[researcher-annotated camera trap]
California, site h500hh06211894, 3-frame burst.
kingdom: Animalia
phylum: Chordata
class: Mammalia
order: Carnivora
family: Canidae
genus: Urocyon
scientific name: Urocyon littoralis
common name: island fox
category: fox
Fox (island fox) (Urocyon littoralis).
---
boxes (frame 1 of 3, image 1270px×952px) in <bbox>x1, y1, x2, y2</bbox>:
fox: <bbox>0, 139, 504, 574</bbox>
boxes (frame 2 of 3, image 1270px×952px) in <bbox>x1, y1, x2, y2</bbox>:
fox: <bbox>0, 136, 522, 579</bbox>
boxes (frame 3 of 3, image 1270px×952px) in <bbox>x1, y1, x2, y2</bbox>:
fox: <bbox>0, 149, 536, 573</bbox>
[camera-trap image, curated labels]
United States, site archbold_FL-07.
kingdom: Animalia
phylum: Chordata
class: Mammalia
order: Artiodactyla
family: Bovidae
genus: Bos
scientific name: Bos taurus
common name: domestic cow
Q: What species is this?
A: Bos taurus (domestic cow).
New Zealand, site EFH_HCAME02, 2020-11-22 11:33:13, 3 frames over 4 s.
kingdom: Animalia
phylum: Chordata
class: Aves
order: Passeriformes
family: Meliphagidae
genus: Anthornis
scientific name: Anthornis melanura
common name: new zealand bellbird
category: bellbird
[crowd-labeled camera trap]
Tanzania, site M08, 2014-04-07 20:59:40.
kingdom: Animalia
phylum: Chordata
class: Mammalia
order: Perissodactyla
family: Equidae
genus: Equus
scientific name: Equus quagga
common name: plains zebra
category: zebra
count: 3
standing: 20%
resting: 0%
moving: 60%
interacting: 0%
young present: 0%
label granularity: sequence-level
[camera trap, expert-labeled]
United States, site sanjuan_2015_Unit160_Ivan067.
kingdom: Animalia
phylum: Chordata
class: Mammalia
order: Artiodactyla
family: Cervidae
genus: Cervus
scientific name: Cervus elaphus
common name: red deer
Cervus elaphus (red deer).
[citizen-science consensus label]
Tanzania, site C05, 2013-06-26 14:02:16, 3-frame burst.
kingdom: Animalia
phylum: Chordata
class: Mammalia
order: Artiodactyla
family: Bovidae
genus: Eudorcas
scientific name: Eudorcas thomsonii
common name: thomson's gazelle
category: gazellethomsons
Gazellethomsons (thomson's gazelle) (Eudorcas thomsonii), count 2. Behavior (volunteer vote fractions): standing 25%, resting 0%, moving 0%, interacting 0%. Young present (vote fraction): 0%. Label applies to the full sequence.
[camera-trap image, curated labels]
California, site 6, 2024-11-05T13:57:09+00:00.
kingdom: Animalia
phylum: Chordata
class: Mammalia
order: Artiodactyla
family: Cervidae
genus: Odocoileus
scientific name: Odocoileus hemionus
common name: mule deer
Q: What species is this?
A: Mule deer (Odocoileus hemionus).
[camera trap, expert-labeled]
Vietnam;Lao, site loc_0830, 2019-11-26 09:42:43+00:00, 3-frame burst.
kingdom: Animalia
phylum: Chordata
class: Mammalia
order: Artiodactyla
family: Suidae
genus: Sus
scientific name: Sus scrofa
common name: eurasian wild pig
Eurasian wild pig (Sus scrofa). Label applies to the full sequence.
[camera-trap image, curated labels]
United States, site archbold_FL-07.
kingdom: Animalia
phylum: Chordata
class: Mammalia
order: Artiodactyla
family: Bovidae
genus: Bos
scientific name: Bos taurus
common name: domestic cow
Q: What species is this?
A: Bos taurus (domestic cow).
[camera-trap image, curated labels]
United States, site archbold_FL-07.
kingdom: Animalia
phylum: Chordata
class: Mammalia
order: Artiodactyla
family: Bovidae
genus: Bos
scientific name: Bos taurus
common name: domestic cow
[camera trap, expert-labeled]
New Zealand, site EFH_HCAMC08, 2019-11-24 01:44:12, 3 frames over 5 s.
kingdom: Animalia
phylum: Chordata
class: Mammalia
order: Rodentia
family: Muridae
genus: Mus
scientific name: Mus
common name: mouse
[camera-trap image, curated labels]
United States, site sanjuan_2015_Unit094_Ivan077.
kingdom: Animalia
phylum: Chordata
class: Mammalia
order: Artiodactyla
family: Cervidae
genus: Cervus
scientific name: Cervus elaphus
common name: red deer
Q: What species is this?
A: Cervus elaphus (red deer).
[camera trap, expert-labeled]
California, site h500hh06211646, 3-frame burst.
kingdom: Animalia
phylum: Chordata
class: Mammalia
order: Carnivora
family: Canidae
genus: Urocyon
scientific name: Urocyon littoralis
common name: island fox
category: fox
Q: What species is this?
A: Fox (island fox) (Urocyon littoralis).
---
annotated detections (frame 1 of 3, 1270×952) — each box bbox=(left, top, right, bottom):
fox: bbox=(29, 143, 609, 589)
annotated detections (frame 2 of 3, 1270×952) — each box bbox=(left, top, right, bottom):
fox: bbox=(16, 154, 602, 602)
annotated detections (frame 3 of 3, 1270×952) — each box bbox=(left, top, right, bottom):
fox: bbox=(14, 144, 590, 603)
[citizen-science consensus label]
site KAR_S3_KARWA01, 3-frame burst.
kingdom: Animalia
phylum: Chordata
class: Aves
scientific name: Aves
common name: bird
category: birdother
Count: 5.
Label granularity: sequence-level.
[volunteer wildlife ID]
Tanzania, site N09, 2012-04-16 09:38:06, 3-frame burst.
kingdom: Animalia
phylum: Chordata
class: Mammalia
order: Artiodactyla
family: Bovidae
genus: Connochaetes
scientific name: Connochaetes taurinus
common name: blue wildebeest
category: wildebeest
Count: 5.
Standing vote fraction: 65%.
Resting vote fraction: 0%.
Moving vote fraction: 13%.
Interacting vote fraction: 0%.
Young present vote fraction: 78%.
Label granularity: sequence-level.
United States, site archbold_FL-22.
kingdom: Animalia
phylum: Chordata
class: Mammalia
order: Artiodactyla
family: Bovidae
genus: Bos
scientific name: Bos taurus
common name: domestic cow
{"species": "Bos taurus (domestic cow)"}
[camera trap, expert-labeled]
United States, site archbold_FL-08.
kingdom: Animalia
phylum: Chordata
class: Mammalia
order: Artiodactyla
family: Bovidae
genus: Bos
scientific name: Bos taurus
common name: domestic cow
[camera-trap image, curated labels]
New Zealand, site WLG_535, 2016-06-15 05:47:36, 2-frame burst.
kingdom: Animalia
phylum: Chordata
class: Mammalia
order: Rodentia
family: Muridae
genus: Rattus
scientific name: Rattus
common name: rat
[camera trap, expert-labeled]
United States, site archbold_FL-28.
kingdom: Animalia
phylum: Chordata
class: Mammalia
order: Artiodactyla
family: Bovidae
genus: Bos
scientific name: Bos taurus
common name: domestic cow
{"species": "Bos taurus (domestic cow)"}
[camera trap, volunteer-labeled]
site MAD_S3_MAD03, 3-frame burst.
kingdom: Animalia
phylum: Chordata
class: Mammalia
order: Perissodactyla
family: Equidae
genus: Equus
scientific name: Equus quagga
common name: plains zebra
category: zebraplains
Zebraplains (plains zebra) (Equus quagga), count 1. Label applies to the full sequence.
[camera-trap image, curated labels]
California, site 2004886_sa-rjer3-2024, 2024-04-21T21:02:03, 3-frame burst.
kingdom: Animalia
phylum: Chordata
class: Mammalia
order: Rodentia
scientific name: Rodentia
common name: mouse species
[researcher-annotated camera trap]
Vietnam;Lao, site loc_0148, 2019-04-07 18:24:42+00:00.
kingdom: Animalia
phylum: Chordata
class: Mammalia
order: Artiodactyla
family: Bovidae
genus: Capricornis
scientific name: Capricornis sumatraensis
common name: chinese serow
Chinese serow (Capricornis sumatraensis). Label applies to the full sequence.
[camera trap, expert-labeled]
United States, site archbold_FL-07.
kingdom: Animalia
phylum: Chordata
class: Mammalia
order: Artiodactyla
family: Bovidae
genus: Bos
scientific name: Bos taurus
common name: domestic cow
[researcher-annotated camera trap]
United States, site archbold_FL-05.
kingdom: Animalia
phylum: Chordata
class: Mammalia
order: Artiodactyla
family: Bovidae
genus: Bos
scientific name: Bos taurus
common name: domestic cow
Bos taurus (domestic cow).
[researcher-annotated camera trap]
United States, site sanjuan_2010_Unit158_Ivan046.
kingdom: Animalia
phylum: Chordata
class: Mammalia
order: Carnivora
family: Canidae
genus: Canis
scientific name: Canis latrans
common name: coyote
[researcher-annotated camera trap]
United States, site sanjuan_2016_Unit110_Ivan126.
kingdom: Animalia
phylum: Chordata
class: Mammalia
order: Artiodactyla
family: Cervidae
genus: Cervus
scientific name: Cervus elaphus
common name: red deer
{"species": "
****************************************
*What you need to do*. For each line in the records that contains the word "United", make a copy.

*Solution*.
United States, site archbold_FL-07.
United States, site sanjuan_2015_Unit160_Ivan067.
United States, site archbold_FL-07.
United States, site archbold_FL-07.
United States, site sanjuan_2015_Unit094_Ivan077.
United States, site archbold_FL-22.
United States, site archbold_FL-08.
United States, site archbold_FL-28.
United States, site archbold_FL-07.
United States, site archbold_FL-05.
United States, site sanjuan_2010_Unit158_Ivan046.
United States, site sanjuan_2016_Unit110_Ivan126.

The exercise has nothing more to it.